Once all votes have been counted, each constituency returns a winner in the traditional style of First Past The Post. If a candidate was standing in a constituency as well as on a party list (i.e., a party leader), their name is taken off the list, and everyone below them moves up a place. The additional members are then allocated with the aim of aligning the number of seats won by each party to their share of the vote. Some systems do this purely on the basis of the party vote, others include the constituency vote.
The Additional Members System is used for elections to the Scottish Parliament, the Welsh Assembly, Germany’s Bundestag, New Zealand’s House of Representatives, and Italy’s Senate and Chamber of Deputies.
Party-List (strictly proportional)
Party-list systems may be either ‘open’ or ‘closed’. Each party provides a list of candidates. Following the open system, voters put a cross by the name of a candidate; following the closed system they put a cross by the name of a party. Voters have only one vote and seats are allocated in proportion to the number of votes received.
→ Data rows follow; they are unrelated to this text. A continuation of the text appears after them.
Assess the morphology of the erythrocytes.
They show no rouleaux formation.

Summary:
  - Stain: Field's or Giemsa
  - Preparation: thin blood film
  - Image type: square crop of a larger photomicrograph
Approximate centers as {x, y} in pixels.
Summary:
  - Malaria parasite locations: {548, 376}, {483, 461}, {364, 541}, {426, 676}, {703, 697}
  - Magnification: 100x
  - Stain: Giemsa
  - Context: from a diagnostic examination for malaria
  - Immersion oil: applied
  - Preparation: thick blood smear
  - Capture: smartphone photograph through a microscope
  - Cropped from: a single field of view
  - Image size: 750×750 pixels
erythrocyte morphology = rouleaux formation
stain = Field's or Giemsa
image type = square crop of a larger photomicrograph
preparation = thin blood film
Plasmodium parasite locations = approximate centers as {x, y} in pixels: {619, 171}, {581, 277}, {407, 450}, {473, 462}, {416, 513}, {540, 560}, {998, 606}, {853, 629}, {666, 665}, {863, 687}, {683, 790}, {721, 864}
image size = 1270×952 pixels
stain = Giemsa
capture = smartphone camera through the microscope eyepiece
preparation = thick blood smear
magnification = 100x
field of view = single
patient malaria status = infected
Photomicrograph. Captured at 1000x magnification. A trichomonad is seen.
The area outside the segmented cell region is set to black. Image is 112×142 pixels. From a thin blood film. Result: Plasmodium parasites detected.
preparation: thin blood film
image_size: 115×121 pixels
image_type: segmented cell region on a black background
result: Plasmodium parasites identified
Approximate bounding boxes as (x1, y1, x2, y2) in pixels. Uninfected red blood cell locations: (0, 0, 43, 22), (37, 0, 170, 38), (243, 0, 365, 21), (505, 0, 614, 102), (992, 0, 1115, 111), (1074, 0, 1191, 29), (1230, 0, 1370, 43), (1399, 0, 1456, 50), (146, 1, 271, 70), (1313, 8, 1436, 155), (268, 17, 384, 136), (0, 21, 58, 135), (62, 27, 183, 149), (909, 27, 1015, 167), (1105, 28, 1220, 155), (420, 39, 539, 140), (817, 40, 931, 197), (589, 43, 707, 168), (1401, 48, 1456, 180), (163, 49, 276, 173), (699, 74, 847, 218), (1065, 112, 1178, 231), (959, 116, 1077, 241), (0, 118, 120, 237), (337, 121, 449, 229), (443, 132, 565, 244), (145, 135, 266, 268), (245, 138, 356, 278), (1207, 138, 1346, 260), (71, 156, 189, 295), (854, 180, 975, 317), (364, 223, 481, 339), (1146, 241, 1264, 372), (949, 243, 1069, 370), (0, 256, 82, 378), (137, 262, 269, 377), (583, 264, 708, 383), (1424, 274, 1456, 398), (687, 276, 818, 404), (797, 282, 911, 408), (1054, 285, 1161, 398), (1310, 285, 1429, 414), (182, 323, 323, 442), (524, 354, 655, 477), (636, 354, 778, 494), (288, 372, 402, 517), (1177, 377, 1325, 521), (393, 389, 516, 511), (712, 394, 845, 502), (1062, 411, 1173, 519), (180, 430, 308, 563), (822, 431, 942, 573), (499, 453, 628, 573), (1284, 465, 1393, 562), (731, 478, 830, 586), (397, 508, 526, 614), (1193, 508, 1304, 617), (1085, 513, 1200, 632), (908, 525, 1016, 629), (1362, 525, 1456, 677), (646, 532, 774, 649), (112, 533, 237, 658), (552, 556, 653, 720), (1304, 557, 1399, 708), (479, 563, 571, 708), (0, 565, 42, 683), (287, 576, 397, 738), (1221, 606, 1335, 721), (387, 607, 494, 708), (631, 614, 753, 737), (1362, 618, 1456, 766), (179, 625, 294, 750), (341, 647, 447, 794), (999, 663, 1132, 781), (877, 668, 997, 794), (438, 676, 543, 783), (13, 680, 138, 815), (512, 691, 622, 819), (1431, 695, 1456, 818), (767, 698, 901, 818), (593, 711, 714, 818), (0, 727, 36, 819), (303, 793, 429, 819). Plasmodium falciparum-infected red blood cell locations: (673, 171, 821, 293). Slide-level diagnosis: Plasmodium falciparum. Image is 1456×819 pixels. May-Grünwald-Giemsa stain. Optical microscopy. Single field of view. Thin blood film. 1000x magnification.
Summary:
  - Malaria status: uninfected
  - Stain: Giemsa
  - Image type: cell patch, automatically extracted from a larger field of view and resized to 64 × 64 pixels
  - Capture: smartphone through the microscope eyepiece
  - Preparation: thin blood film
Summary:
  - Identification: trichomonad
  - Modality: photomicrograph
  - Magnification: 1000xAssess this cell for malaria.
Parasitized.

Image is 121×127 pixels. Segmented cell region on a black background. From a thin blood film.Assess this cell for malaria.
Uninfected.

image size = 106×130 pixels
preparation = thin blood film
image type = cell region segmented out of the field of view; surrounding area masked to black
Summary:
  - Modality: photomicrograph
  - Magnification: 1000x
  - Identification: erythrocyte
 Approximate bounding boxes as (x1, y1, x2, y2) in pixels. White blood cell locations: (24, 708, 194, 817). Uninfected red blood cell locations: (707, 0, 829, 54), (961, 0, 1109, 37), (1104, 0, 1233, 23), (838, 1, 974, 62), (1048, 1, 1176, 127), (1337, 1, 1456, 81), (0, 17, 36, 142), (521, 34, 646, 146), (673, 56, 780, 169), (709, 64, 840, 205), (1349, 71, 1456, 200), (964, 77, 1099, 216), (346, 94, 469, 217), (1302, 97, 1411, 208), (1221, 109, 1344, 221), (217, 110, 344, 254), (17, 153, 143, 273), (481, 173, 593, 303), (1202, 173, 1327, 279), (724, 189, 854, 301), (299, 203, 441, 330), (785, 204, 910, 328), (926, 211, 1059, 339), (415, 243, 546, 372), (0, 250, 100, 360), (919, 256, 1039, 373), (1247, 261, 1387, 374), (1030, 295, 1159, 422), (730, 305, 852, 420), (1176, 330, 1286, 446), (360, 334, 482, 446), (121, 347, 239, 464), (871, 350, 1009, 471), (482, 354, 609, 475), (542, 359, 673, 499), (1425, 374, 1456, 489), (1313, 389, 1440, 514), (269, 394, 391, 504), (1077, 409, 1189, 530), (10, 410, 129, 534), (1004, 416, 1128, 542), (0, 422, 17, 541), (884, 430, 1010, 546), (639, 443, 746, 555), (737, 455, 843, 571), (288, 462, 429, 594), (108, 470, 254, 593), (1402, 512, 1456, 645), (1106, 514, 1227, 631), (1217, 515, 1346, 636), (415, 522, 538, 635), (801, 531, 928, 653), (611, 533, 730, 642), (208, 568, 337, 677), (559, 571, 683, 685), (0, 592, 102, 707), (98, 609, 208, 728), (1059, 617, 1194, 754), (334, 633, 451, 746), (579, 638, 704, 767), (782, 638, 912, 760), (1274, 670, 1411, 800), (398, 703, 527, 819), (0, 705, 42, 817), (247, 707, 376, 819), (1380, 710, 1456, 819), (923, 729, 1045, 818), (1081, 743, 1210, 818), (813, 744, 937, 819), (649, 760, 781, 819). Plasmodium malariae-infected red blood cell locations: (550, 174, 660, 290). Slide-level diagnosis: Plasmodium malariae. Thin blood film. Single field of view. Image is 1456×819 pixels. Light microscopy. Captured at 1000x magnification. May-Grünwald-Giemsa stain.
Party-list proportional representation is used to elect candidates in multi-member districts, or sometimes an entire country. The exact system varies considerably across the globe, depending on the size of districts, thresholds for securing seats, and the manner in which the seats are allocated.
A number of statistical techniques are used to translate votes into seat allocation. The most common are the d’Hondt method and the Sainte-Lague method, whereby the number of votes for each party is divided by a series of divisors.
Party Lists used, in varying forms, for elections in Israel, Brazil and South Africa.